President Trump is not leading, according to former Vice President Joe Biden. "We are living through a battle for the soul of this nation," Biden wrote in an op-ed for The Atlantic - and Trump is not up to the task. The former vice president, like many Americans, is dismayed by Trump's response to the violence that transpired in Charlottesville, VA a few weekends ago. One young woman died in that confrontation between white supremacists and counter protesters. Trump, critics say, fumbled his message condemning the racist neo-Nazi groups.
By calling out "many sides," and then "both sides" in his rebuke of the violence, Trump did more to confuse than unite, Biden insists.
Today we have an American president who has publicly proclaimed a moral equivalency between neo-Nazis and Klansmen and those who would oppose their venom and hate.

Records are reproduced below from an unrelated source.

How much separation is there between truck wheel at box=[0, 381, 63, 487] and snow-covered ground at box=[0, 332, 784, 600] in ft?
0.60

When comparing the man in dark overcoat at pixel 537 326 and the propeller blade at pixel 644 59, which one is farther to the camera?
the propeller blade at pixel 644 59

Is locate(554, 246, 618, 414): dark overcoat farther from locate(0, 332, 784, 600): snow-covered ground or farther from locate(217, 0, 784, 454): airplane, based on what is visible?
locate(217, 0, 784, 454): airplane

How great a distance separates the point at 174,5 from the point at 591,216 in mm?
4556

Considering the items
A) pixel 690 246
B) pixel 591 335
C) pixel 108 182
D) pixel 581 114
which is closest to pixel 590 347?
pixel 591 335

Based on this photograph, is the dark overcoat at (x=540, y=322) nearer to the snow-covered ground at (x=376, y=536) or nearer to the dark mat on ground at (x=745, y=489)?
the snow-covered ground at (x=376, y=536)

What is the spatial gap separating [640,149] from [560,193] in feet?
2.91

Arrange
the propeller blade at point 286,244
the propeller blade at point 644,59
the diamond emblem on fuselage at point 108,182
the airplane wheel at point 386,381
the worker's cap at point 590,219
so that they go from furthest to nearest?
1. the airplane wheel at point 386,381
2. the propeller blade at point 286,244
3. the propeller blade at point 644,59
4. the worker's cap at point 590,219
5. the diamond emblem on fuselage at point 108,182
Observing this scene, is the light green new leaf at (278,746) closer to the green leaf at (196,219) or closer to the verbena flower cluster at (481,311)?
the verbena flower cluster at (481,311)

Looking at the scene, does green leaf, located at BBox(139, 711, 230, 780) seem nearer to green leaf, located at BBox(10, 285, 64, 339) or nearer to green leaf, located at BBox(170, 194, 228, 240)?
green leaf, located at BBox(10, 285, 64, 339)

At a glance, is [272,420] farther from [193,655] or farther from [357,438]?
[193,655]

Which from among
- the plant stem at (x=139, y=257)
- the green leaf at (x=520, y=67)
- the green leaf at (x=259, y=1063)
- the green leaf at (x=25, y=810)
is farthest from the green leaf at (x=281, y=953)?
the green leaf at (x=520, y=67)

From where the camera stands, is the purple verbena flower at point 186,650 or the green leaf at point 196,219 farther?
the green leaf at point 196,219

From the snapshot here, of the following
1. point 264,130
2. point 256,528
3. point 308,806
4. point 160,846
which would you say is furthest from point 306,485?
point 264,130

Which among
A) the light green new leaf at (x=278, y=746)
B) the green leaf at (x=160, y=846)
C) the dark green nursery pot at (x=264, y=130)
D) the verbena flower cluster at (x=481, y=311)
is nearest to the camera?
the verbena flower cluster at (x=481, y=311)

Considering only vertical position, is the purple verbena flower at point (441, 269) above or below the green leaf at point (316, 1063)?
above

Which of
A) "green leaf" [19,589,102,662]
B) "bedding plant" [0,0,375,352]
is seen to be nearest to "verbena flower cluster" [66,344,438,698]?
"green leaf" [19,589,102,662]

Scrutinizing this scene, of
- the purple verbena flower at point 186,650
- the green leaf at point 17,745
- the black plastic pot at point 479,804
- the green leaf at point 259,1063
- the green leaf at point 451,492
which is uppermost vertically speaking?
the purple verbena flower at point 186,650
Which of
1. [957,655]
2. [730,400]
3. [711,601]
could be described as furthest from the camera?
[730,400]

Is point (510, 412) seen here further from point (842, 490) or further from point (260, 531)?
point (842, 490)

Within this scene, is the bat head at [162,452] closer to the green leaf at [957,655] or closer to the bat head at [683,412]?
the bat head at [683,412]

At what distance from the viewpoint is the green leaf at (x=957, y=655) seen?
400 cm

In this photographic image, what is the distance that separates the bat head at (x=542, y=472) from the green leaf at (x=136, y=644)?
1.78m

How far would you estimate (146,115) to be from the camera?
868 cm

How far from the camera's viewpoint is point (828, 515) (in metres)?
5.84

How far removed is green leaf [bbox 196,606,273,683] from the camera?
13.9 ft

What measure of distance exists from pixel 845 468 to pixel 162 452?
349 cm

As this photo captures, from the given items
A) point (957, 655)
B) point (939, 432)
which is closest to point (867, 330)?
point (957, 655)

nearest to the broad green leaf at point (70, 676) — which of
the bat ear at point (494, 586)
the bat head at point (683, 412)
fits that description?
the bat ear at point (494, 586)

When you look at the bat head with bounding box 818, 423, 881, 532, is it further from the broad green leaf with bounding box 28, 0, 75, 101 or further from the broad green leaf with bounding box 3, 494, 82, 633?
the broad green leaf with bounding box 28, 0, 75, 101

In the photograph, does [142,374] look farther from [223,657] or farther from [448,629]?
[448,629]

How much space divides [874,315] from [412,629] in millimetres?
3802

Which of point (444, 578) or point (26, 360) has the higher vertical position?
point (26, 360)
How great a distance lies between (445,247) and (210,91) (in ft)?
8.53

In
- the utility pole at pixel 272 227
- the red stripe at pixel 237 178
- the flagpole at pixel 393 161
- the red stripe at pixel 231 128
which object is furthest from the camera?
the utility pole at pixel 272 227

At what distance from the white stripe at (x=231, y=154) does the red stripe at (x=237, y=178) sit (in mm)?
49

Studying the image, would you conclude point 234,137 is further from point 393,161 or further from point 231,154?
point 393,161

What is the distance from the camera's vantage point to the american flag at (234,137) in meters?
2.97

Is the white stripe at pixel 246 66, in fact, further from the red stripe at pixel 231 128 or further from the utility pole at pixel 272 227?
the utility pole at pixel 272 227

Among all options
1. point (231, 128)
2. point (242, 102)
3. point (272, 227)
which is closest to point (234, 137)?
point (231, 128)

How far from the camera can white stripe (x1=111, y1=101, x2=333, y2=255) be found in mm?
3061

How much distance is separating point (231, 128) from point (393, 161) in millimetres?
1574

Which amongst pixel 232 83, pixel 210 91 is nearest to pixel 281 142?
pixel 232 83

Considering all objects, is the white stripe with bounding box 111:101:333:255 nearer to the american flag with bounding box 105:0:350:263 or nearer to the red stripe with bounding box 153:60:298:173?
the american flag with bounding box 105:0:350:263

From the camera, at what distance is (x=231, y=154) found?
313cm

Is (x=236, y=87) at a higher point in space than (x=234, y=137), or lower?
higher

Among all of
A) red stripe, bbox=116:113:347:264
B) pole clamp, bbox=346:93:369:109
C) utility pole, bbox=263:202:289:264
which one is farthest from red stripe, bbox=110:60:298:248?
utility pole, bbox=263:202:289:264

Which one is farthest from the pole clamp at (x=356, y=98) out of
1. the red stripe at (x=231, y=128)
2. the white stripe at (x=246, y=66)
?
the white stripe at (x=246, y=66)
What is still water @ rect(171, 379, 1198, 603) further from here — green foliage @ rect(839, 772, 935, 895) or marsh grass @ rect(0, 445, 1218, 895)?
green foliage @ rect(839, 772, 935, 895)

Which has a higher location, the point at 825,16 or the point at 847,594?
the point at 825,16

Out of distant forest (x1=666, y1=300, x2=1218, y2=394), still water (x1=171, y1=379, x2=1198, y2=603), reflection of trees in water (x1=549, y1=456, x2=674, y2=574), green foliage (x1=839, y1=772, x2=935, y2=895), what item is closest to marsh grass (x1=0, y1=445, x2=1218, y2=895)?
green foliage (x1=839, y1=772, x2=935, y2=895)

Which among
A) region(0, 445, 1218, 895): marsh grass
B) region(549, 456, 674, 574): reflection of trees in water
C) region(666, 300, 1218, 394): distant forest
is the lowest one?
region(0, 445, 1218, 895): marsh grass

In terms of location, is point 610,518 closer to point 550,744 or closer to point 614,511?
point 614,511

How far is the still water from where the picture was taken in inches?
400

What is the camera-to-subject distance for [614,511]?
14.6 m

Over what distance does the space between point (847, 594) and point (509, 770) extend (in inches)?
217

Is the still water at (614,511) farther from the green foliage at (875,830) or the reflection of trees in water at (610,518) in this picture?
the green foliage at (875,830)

We have an American president who has emboldened white supremacists with messages of comfort and support.
This is a moment for this nation to declare what the president can’t with any clarity, consistency, or conviction: There is no place for these hate groups in America. Hatred of blacks, Jews, immigrants—all who are seen as “the other”—won’t be accepted or tolerated or given safe harbor anywhere in this nation. (The Atlantic)
The Atlantic's Washington Bureau Chief called Biden's piece a "powerful rebuke."
Just hours after the op-ed published, more violence erupted on the Berkeley College campus in California, when leftist Antifa protesters attacked a group of right wingers. They threw punches, smoke bombs, and shot off pepper spray at anyone who disagreed with their ideology.
Does this display of violence, horrible as it is, justify Trump's "both sides" remark?